- Passage shown
— begin —

In addition to all other legal remedies that may be available to either Party, either Party is entitled to terminate the Agreement hereunder upon breach of this Agreement by the other party by giving the other Party thirty days written notice to cure such breach. If Customer breaches any provision of this Agreement, in addition to any other rights or remedies it may be entitled to, FWC may suspend access to the Platform, without prior notice.

SECTION 8. CUSTOMER INFORMATION

a.  Customer Information includes Air Freight Rates, Customer Rates, Customer’s quotes, and any other Customer-specific data uploaded to the Platform. Customer Information will be and remain the property of Customer. Customer grants the Supplier a non-exclusive, worldwide license to use the Customer Information for the nature for which it is intended (for example airline market rates which are intended for all freight forwarders. or for all IATA-member forwarders, may be shared by Supplier with all such forwarders, once data is legitimately received from one such forwarder). The Supplier will not utilise Customer Information for any purpose other than that of rendering the Services and shall not use Customer´s Information for the benefit of any Third Parties. Notwithstanding anything above or below, FWC and its affiliated companies and subcontractors and business partners may make use of aggregate, anonymous, statistical data which may be derived from Customer Information combined with data from other customers, in such a way which does not identify Customer (for example price indexes, price benchmarking services etc.).

 b. The Supplier shall establish and maintain commercially reasonable safeguards against the unauthorized access, destruction, loss or alteration of Customer Information and will backup all Customer Information.

— end —

- Provided material
— begin —

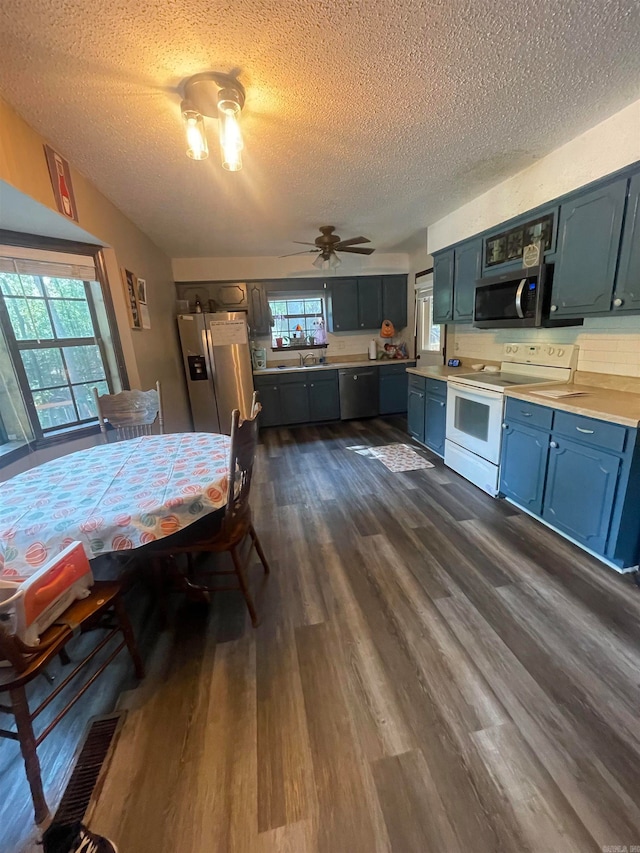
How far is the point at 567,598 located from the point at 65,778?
7.13 ft

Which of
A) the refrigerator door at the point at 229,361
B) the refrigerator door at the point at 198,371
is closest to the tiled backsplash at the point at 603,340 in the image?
the refrigerator door at the point at 229,361

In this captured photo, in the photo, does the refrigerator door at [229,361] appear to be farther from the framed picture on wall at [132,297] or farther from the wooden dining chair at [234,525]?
the wooden dining chair at [234,525]

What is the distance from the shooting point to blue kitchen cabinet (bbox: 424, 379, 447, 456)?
133 inches

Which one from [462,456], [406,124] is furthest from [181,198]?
[462,456]

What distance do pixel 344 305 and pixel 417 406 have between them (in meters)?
2.11

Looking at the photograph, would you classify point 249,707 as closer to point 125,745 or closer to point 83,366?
point 125,745

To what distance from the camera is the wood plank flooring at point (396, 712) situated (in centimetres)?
95

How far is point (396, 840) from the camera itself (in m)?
0.92

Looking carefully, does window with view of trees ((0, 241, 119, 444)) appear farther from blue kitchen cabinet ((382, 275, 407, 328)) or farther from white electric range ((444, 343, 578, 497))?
blue kitchen cabinet ((382, 275, 407, 328))

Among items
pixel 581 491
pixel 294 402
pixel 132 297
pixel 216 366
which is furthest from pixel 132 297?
pixel 581 491

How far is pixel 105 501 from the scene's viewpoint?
1.32 m

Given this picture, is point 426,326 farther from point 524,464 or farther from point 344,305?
point 524,464

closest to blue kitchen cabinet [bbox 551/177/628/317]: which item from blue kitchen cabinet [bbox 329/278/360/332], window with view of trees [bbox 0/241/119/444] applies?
blue kitchen cabinet [bbox 329/278/360/332]

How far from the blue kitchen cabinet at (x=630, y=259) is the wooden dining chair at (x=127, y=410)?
120 inches
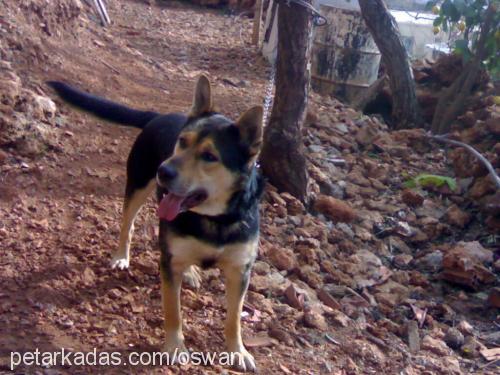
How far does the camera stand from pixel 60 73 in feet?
22.4

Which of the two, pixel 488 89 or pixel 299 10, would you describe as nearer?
pixel 299 10

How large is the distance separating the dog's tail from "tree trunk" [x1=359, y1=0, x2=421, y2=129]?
5.12 meters

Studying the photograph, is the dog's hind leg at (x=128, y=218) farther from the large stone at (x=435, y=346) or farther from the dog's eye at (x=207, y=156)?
the large stone at (x=435, y=346)

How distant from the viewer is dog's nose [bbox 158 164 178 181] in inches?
127

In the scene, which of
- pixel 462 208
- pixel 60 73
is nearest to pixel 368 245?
pixel 462 208

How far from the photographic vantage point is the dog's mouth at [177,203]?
3270 mm

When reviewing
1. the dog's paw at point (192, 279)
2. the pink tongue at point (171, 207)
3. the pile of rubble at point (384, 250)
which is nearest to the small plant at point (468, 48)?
the pile of rubble at point (384, 250)

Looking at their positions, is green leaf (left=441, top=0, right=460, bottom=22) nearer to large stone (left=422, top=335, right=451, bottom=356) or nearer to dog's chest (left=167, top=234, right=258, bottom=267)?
large stone (left=422, top=335, right=451, bottom=356)

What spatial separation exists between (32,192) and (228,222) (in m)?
1.95

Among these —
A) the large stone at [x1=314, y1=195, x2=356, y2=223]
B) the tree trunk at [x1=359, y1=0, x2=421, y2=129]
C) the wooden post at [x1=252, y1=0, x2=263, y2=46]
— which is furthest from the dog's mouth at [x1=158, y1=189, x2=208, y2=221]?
the wooden post at [x1=252, y1=0, x2=263, y2=46]

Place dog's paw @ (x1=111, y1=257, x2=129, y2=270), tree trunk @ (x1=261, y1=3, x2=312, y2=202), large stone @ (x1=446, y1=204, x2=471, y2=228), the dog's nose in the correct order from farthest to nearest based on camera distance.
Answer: large stone @ (x1=446, y1=204, x2=471, y2=228)
tree trunk @ (x1=261, y1=3, x2=312, y2=202)
dog's paw @ (x1=111, y1=257, x2=129, y2=270)
the dog's nose

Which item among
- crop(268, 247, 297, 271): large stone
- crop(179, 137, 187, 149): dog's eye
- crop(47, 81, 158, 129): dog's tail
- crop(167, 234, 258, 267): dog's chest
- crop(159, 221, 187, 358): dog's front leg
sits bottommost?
crop(268, 247, 297, 271): large stone

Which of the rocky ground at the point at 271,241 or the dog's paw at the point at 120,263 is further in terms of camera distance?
the dog's paw at the point at 120,263

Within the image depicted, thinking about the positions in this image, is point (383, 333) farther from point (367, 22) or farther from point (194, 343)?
point (367, 22)
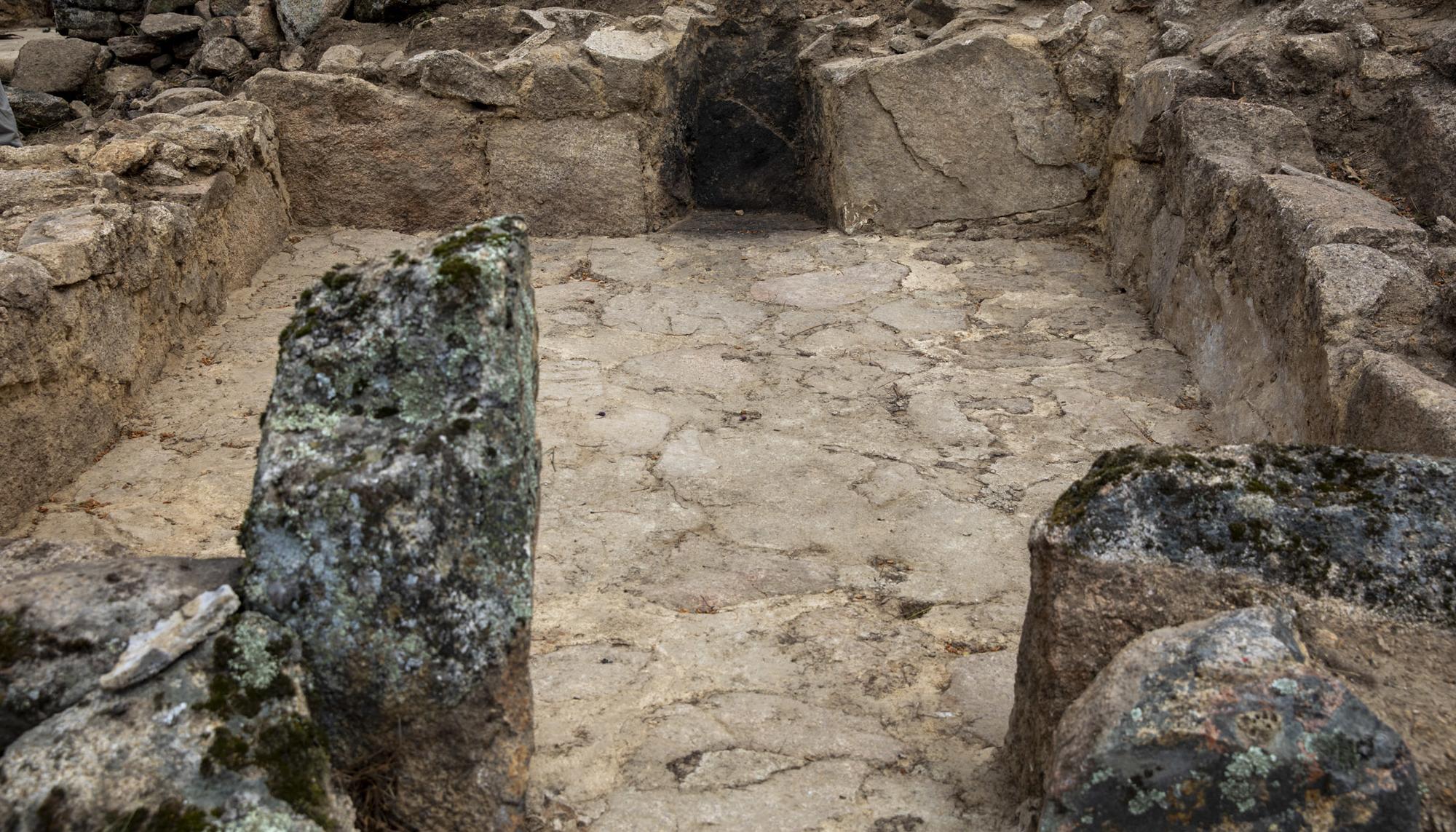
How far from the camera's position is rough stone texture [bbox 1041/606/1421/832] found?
5.24 feet

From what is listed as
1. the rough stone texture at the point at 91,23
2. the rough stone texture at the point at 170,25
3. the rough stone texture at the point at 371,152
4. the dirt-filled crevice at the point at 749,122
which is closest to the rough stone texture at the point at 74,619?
the rough stone texture at the point at 371,152

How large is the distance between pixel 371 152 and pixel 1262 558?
4539 mm

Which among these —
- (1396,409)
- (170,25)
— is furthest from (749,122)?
(1396,409)

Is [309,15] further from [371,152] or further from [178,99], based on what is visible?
[371,152]

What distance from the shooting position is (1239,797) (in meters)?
1.60

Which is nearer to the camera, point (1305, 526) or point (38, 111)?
point (1305, 526)

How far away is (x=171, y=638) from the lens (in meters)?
1.64

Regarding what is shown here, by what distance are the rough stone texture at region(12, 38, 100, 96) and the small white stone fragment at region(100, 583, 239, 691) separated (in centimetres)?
679

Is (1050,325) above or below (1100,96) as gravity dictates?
below

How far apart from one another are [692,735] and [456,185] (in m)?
3.82

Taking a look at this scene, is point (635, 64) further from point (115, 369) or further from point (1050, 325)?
point (115, 369)

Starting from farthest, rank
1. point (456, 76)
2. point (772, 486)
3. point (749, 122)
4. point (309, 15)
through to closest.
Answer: point (309, 15)
point (749, 122)
point (456, 76)
point (772, 486)

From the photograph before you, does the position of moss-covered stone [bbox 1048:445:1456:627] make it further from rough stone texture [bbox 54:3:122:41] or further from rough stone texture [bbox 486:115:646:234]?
rough stone texture [bbox 54:3:122:41]

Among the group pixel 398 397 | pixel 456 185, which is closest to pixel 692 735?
pixel 398 397
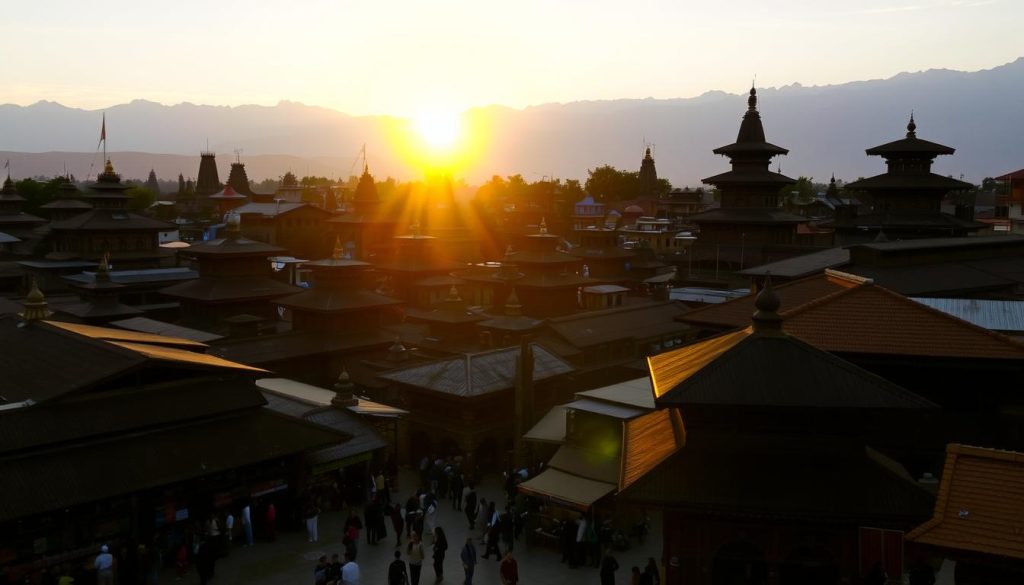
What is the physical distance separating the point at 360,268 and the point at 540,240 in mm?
11856

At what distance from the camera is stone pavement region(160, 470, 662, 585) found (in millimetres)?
19766

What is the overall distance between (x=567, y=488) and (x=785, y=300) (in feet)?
31.1

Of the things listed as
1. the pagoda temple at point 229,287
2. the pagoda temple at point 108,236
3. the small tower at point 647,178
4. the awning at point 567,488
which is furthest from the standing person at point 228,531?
the small tower at point 647,178

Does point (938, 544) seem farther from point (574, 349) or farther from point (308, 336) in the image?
point (308, 336)

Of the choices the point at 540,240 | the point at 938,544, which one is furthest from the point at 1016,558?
the point at 540,240

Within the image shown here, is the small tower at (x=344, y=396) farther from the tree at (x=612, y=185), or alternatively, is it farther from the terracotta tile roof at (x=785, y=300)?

— end —

- Aim 1
Answer these from the contract excerpt:
(a) How many days of written notice must a Party give the other Party to cure a breach?
(b) Whose property does Customer Information remain?
(c) Besides keeping safeguards in place, what will the Supplier do with all Customer Information?
- Aim 2
Reproduce the stretch of the contract excerpt from "b. The Supplier" through "all Customer Information.".

- Response 1
(a) Thirty days
(b) Customer's
(c) Back it up

- Response 2
b. The Supplier shall establish and maintain commercially reasonable safeguards against the unauthorized access, destruction, loss or alteration of Customer Information and will backup all Customer Information.